FERC last week set hearing and settlement judge procedures for Xcel Energy’s formal challenge to GridLiance High Plains’ proposed annual transmission revenue requirement (ATRR) for 2020 (ER20-1313, ER19-1357, ER18-2358).
Xcel, filing on behalf of subsidiary Southwestern Public Service, argued that GridLiance’s inclusion of upgraded Oklahoma assets in the SPP transmission zone it shares with SPS was improper and requested the proceeding be consolidated with two pending dockets that also concerned its Oklahoma Panhandle facilities. The commission agreed, holding the hearing in abeyance to provide time for settlement procedures.
Xcel says Gridliance’s Oklahoma assets do not qualify for regional cost allocation under the SPP Tariff and would result in a cost shift to its SPS subsidiary.
The commission found Xcel’s challenge raised factual issues that could not be resolved based on the record before it and disagreed with GridLiance’s charge that Xcel’s challenge was duplicative and should be dismissed. It said GridLiance was attempting for the first time to recover the costs of one of its projects and that they were different than the costs at issue in the other proceedings.

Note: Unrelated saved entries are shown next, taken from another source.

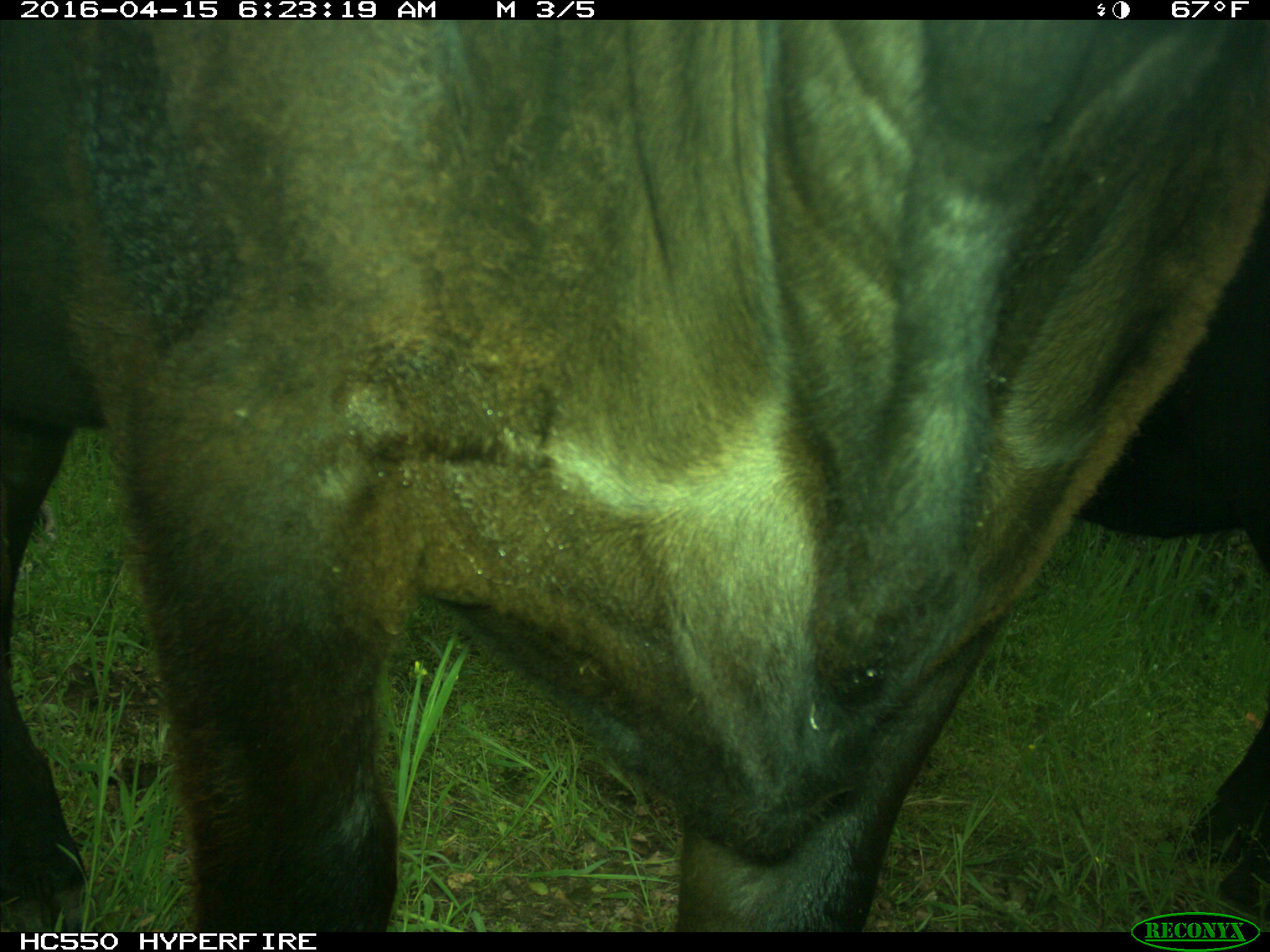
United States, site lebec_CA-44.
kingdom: Animalia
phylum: Chordata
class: Mammalia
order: Artiodactyla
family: Bovidae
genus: Bos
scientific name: Bos taurus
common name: domestic cow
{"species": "Bos taurus (domestic cow)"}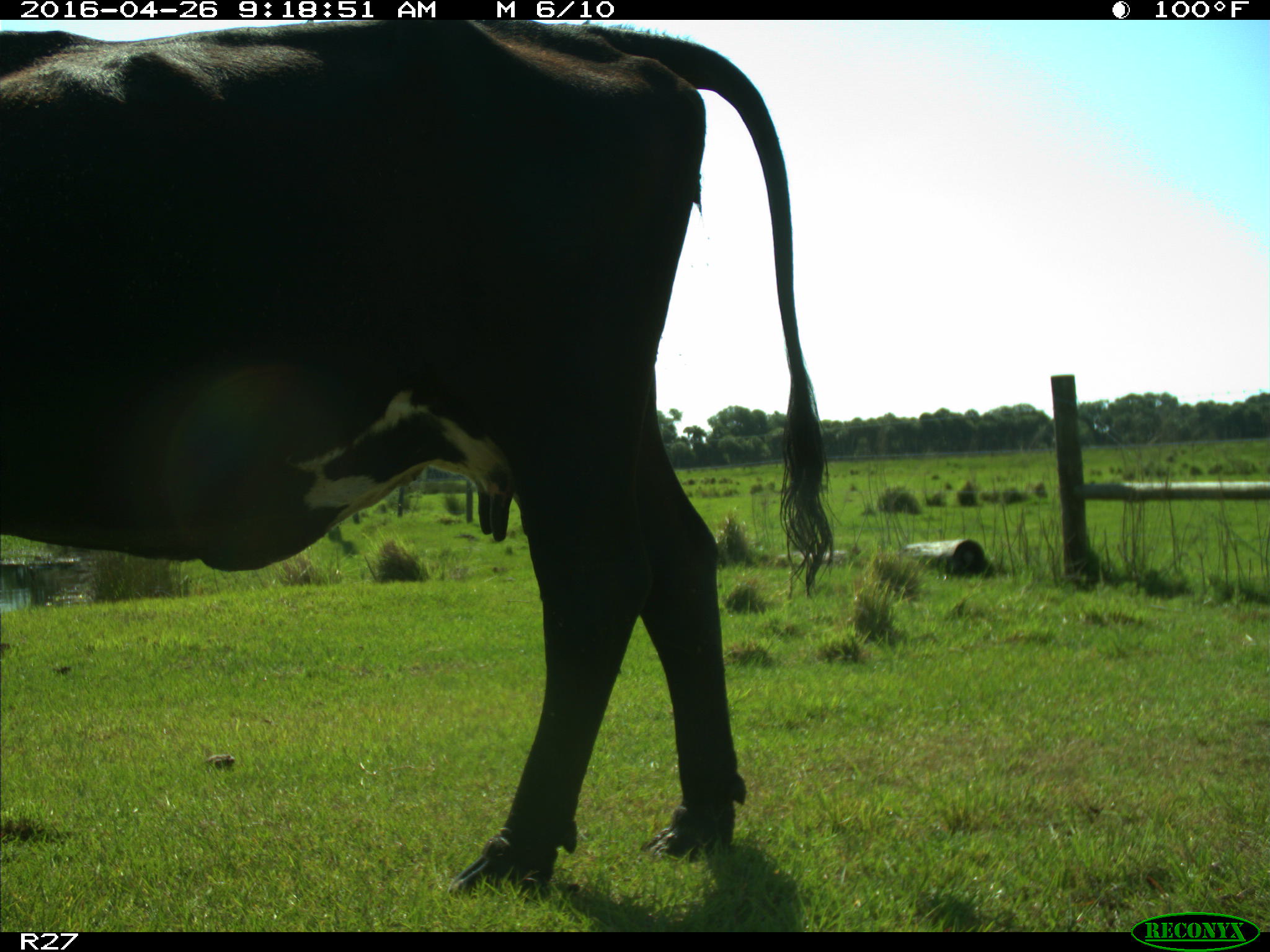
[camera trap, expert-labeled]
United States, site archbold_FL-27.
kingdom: Animalia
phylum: Chordata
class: Mammalia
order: Artiodactyla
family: Bovidae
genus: Bos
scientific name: Bos taurus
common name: domestic cow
Bos taurus (domestic cow).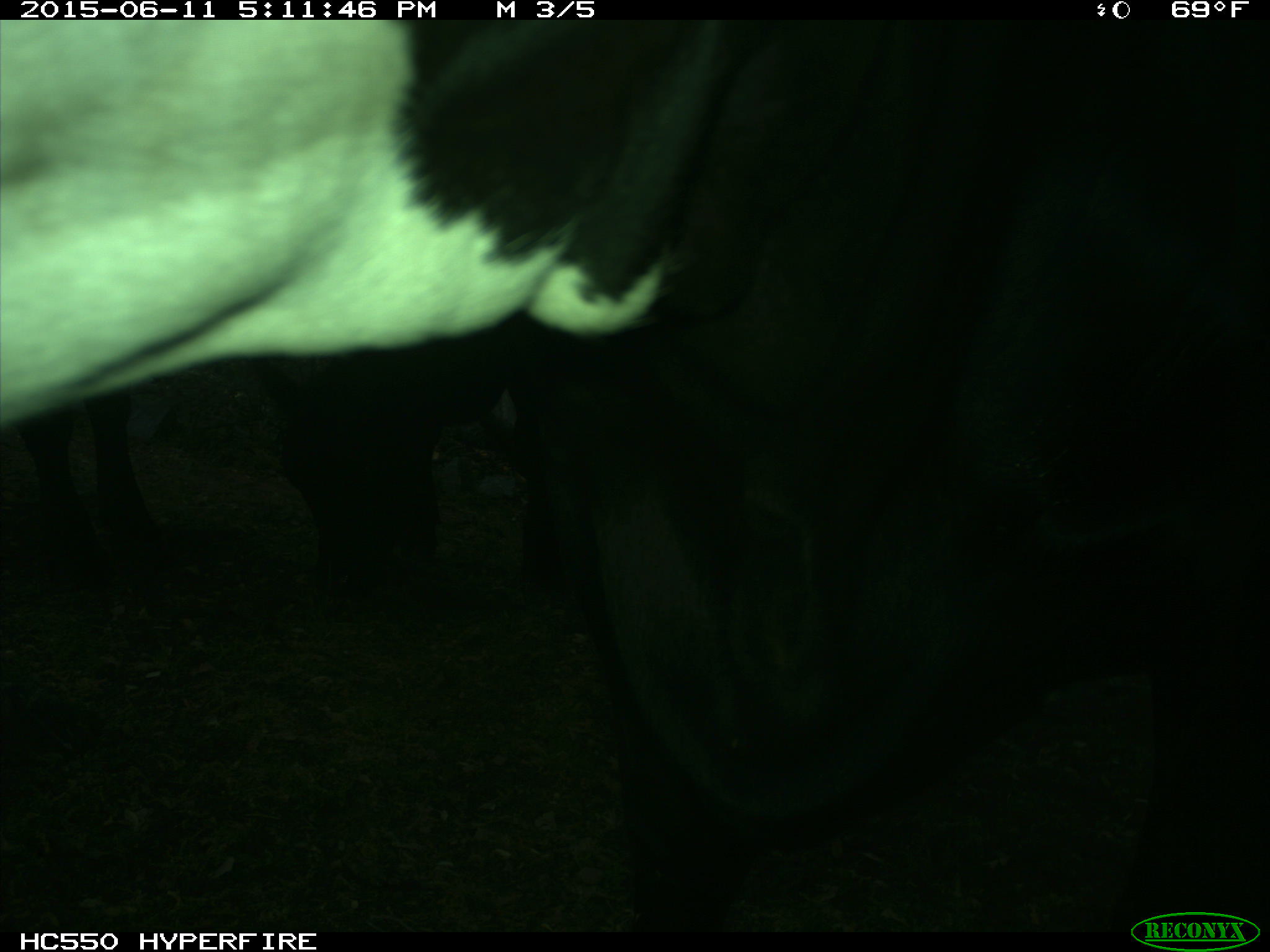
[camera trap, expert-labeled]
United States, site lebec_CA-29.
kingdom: Animalia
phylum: Chordata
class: Mammalia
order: Artiodactyla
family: Bovidae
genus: Bos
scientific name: Bos taurus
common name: domestic cow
Bos taurus (domestic cow).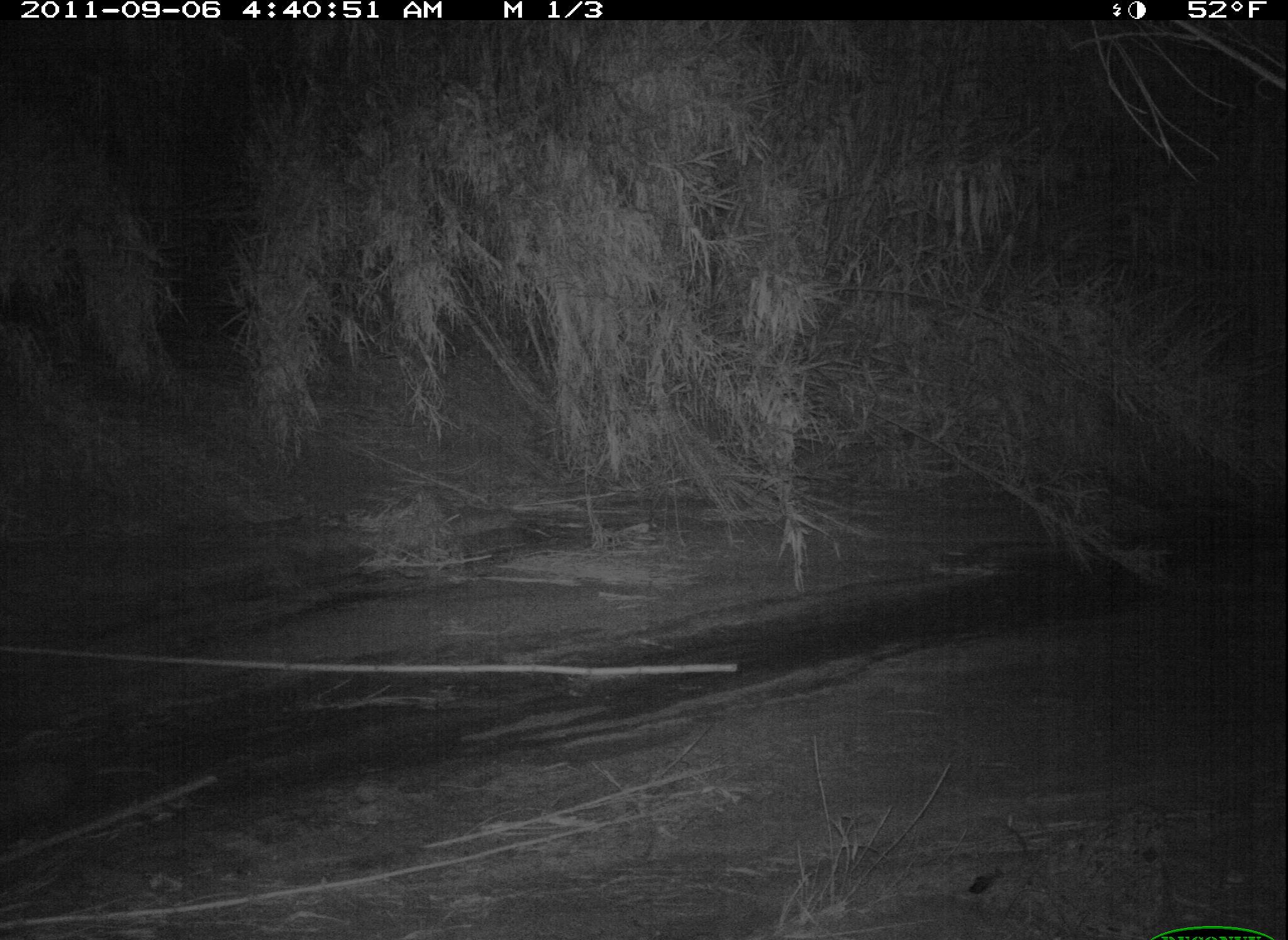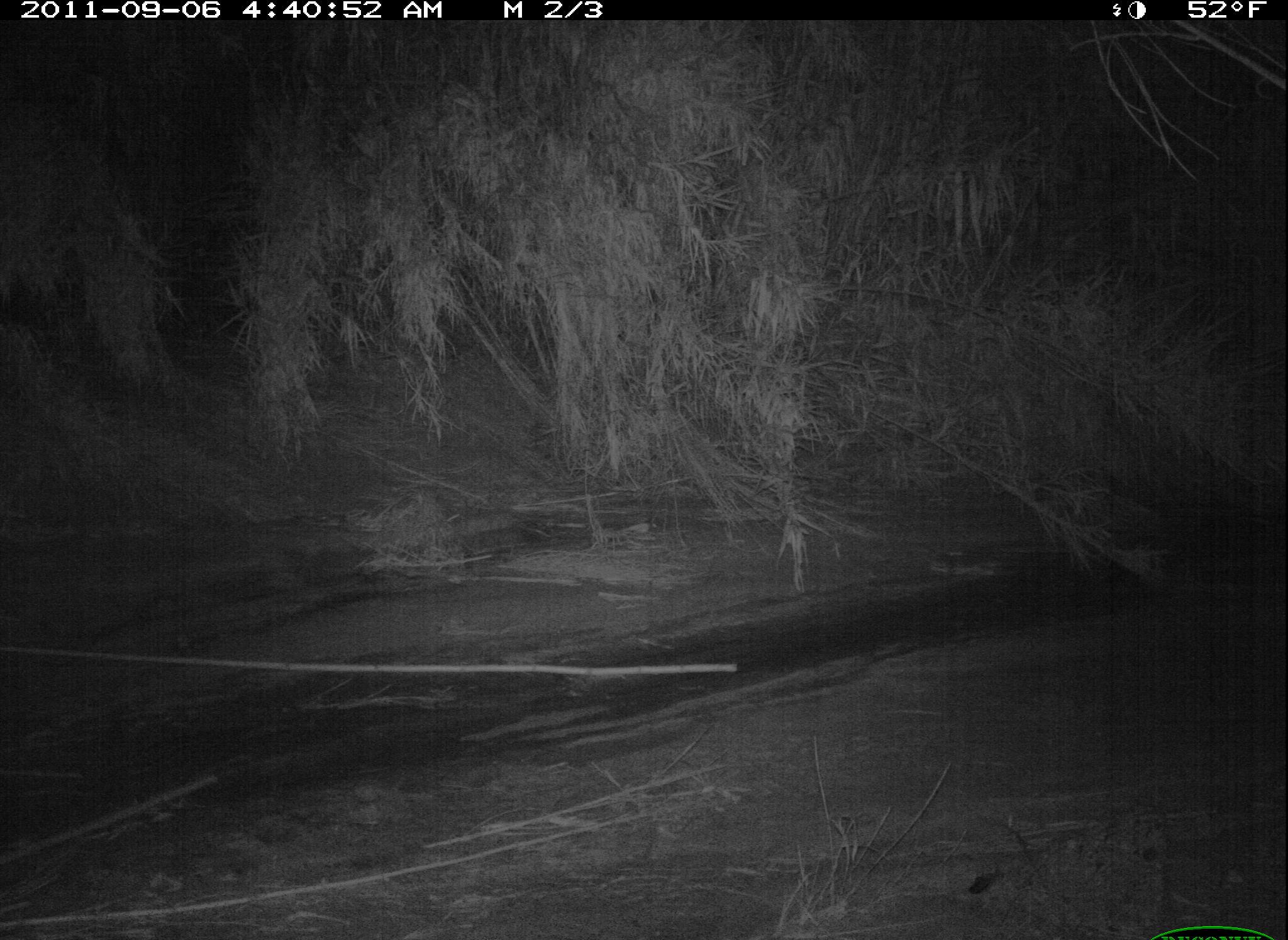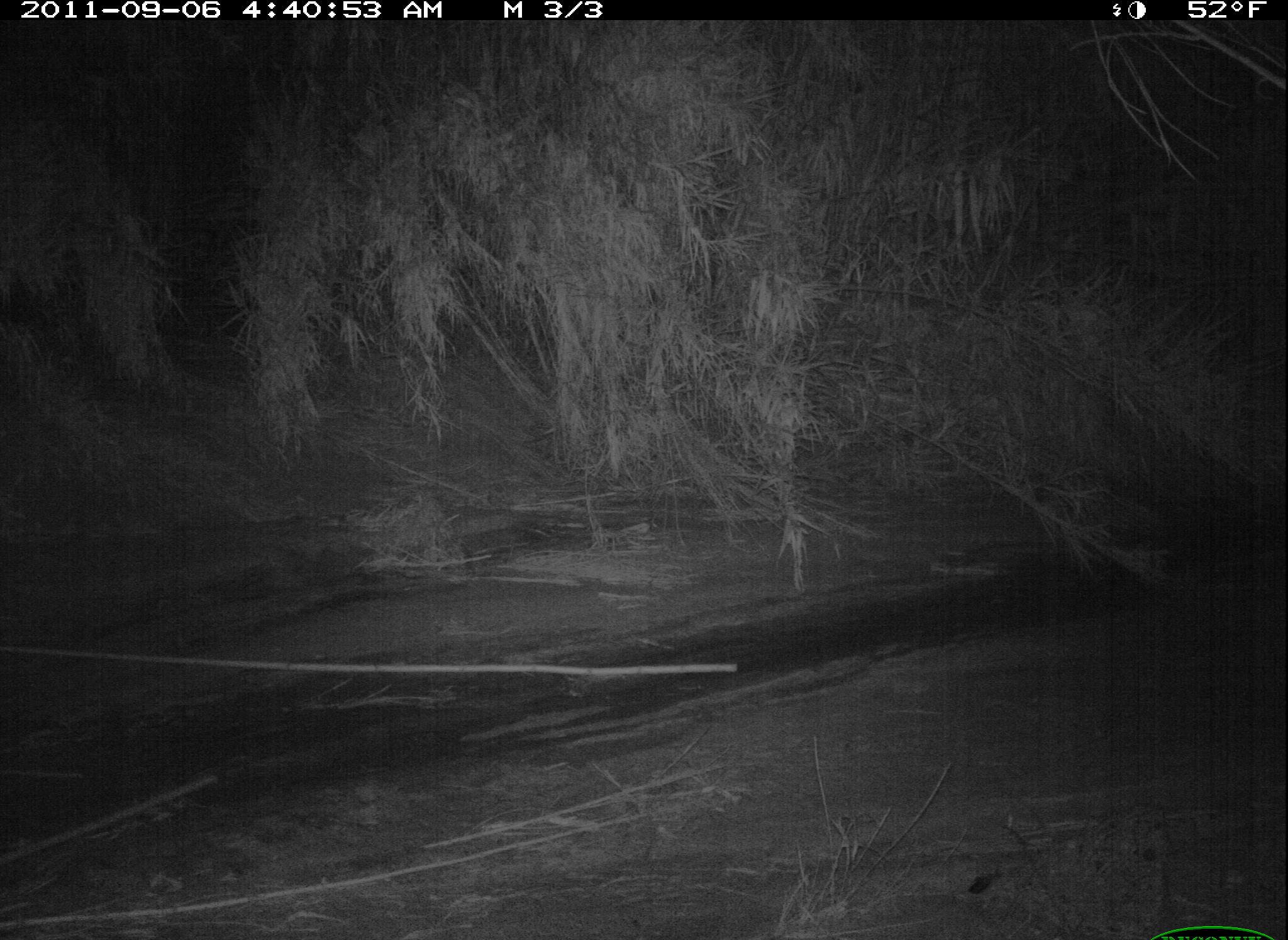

FERC also disagreed with GridLiance that Xcel’s motion to consolidate should be denied given the status of the proceedings. “There are no additional issues in Xcel’s formal challenge that would inject unnecessary delay into the pending proceedings, which are in their early stages,” the commission wrote.
Xcel also issued a formal challenge of GridLiance’s 2019 annual update, which resulted in an October 2019 order that set hearing and settlement judge procedures. FERC in August ruled that qualifying as a transmission facility under SPP’s Tariff Attachment AI does not eliminate the need to pass the seven-factor test established by Order 888. GridLiance has responded that SPP may have been incorrectly charging transmission customers for their use of certain facilities. (See GridLiance, Xcel Battle over Tx Qualifications.)